Sunday, October 3, 2010

GDP growth during the Great Depression and 2010

I am writing this post because I wanted to lean more about whether government intervention in the economy helped during the Great Depression.

I was listening to "progressive" talk radio the other day and one of the hosts talked about how government intervention in the economy during the Great Depression led to growth in our GDP thus getting us out of the Depression. The host then advocated government intervention, specifically the trillions that have been spent over the past few years, to get us out of our depression (I use this word) today.

What I found:

From 1932 to 1940, GDP grew from about $600 billion to $800 billion. Thus, the GDP grew about 33% as a result of government intervention.

http://www.sjsu.edu/faculty/watkins/recovery.htm

http://elsa.berkeley.edu/~cromer/great_depression.pdf

Today, the numbers are much different:

"The Commerce Department presents these revisions dispassionately, noting that the changes in real GDP are being revised down for all three years in the 2007-2009 time span: : 0.2 percentage point for 2007, 0.4 percentage point for 2008, and 0.2 percentage point for 2009. "

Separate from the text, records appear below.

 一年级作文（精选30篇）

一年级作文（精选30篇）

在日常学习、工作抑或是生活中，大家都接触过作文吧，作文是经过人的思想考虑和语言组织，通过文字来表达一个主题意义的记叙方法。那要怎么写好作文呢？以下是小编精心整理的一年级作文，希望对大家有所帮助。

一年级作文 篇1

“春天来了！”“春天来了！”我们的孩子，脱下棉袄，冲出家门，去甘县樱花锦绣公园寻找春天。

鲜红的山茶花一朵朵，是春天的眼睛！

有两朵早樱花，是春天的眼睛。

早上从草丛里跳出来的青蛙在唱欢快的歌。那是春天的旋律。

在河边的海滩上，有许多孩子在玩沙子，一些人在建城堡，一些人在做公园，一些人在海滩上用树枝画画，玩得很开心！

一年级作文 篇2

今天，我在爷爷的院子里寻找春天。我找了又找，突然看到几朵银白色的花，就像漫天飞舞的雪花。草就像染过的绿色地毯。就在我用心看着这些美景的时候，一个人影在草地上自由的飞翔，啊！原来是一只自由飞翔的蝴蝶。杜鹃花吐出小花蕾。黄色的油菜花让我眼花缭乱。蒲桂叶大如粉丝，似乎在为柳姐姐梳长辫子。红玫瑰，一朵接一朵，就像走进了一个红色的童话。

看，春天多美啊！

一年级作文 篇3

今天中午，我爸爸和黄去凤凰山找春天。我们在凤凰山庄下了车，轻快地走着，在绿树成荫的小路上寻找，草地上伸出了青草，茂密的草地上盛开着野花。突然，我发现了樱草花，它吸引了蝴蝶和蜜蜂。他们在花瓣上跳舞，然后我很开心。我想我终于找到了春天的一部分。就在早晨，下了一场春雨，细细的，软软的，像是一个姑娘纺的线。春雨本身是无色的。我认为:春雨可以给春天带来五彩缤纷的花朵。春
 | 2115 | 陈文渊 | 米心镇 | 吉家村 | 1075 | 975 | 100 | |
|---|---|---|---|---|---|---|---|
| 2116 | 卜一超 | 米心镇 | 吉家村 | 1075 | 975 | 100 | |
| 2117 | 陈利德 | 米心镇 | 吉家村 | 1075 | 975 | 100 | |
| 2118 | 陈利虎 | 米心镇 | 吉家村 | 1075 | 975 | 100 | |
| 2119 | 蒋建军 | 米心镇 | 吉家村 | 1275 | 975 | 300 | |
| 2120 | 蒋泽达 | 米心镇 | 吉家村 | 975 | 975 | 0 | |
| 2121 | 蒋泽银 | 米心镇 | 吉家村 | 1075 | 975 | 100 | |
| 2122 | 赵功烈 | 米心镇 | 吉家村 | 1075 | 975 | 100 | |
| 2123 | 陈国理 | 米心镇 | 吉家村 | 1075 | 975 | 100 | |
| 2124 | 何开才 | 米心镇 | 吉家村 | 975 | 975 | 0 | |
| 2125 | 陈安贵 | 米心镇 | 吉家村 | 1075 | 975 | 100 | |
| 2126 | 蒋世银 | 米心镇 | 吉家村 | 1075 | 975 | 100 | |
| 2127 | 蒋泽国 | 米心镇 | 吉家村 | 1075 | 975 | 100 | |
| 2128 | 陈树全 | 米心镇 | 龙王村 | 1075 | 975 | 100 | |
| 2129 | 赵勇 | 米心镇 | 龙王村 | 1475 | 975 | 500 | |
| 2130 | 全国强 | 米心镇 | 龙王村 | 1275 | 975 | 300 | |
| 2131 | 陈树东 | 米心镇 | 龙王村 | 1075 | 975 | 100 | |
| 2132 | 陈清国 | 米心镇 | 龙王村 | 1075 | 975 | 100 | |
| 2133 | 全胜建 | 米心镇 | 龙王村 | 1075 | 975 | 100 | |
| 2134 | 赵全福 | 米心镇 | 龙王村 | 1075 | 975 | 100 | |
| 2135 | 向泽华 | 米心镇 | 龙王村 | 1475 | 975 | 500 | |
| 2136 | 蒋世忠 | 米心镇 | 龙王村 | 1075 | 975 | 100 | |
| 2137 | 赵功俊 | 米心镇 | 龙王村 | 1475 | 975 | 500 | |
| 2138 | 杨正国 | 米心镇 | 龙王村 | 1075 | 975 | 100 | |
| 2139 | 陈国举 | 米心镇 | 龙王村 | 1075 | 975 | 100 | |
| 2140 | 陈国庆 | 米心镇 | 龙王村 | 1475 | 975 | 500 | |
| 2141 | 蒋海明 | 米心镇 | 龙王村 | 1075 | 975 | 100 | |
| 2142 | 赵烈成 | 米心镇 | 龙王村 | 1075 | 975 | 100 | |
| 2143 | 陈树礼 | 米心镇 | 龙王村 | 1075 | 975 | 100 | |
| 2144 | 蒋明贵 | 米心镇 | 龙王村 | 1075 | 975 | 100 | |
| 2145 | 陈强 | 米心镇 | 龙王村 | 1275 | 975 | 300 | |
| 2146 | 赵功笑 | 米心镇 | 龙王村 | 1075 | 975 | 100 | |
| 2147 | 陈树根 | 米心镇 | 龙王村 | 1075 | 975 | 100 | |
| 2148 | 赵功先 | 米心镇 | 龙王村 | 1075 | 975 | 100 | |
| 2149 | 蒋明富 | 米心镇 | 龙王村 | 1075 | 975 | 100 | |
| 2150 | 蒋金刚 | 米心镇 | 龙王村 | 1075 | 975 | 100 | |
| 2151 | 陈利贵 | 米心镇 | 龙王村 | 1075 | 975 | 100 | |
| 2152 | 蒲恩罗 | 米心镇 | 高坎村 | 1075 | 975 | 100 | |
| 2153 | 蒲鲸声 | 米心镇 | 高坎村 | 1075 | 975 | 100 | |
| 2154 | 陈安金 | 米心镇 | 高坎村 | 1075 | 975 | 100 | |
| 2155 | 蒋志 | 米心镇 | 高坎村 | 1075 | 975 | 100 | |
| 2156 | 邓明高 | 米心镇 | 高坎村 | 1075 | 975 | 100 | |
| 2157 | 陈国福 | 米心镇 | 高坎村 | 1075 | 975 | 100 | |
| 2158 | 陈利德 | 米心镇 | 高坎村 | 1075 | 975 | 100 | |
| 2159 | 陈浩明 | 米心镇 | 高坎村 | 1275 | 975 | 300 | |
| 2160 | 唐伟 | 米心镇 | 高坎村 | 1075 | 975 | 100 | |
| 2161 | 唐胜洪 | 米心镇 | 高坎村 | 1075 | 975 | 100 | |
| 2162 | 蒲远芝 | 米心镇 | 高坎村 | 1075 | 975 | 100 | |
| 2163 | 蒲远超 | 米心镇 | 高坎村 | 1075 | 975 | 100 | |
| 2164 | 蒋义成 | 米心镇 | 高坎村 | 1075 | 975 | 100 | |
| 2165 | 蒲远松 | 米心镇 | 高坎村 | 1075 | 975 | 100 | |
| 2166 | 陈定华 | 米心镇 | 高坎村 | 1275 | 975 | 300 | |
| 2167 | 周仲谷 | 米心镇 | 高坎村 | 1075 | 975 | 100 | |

http://curiouscapitalist.blogs.time.com/2010/07/30/todays-gdp-report-getting-real-about-the-recession/

What I learned:

I learned that our current GDP growth is remarkably low. I also learned that the GDP wasn't really as bad as the economists, politicians, and media made it out to be. Finally, I learned that today's intervention has not led to anywhere near as much GDP growth as in the Great Depression.